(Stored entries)
□ □ □

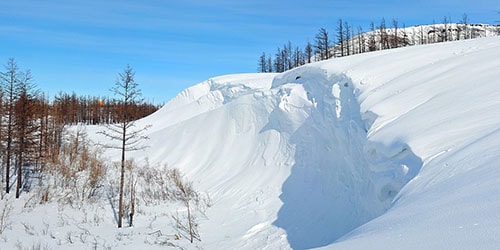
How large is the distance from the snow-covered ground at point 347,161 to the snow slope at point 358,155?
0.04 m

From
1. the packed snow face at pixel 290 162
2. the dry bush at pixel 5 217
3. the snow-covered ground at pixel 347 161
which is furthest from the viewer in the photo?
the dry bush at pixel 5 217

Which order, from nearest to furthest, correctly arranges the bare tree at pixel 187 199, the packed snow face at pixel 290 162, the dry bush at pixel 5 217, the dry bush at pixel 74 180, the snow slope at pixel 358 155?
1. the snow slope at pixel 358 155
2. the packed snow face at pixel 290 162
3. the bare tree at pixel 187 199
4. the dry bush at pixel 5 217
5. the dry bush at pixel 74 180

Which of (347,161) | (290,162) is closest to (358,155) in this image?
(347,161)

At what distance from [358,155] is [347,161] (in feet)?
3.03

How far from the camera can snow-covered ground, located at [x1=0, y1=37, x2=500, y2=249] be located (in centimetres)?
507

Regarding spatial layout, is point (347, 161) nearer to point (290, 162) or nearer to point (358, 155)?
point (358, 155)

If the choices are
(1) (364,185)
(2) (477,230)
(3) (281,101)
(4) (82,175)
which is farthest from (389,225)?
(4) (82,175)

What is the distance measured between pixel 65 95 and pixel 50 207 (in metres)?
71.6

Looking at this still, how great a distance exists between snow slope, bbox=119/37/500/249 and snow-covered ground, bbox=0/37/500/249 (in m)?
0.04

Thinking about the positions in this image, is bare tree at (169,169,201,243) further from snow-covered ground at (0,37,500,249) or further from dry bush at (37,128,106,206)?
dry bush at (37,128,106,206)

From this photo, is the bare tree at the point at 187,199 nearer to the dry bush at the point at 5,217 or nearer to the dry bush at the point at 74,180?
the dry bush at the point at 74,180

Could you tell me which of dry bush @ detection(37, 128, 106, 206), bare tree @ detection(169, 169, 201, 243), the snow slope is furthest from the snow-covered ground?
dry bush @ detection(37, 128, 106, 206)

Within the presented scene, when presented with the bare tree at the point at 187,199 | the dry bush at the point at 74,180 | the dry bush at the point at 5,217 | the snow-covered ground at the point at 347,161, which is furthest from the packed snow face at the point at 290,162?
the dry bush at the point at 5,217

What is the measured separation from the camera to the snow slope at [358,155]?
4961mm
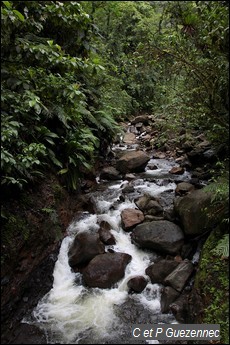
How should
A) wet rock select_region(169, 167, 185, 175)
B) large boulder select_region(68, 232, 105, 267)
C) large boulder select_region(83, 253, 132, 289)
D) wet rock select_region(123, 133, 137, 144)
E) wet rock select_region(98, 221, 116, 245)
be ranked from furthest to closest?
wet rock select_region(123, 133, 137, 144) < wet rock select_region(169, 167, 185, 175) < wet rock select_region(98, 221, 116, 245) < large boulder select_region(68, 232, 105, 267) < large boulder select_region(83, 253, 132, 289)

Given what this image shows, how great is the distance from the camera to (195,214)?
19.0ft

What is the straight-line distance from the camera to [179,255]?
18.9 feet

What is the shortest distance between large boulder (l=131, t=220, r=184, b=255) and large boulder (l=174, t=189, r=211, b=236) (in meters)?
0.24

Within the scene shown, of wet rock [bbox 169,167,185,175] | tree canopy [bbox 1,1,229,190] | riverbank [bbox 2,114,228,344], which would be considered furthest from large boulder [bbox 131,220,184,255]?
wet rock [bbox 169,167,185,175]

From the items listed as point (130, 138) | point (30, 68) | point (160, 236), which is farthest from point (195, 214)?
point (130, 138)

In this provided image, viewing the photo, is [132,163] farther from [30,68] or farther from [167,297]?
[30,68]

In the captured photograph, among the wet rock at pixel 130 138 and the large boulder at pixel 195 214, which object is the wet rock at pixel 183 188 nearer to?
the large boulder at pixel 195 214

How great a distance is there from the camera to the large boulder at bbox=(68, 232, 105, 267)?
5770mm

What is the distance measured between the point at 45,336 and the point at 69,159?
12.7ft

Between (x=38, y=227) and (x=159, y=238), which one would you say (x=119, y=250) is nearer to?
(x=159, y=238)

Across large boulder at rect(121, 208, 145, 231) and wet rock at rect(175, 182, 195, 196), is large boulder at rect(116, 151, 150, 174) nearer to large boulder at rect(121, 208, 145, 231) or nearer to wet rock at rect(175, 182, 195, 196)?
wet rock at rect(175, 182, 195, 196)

□ □ □

◆ **To be done**:
Please rewrite the lines from the one containing "What is the distance measured between the" through the end of the items as a Markdown table with the columns Row and Line, giving each non-blank line its own numbered row and leaving out blank lines.

◆ **Response**:
| Row | Line |
|---|---|
| 1 | What is the distance measured between the point at 45,336 and the point at 69,159? |
| 2 | 12.7ft |
| 3 | Between (x=38, y=227) and (x=159, y=238), which one would you say (x=119, y=250) is nearer to? |
| 4 | (x=159, y=238) |
| 5 | Across large boulder at rect(121, 208, 145, 231) and wet rock at rect(175, 182, 195, 196), is large boulder at rect(116, 151, 150, 174) nearer to large boulder at rect(121, 208, 145, 231) or nearer to wet rock at rect(175, 182, 195, 196)? |
| 6 | wet rock at rect(175, 182, 195, 196) |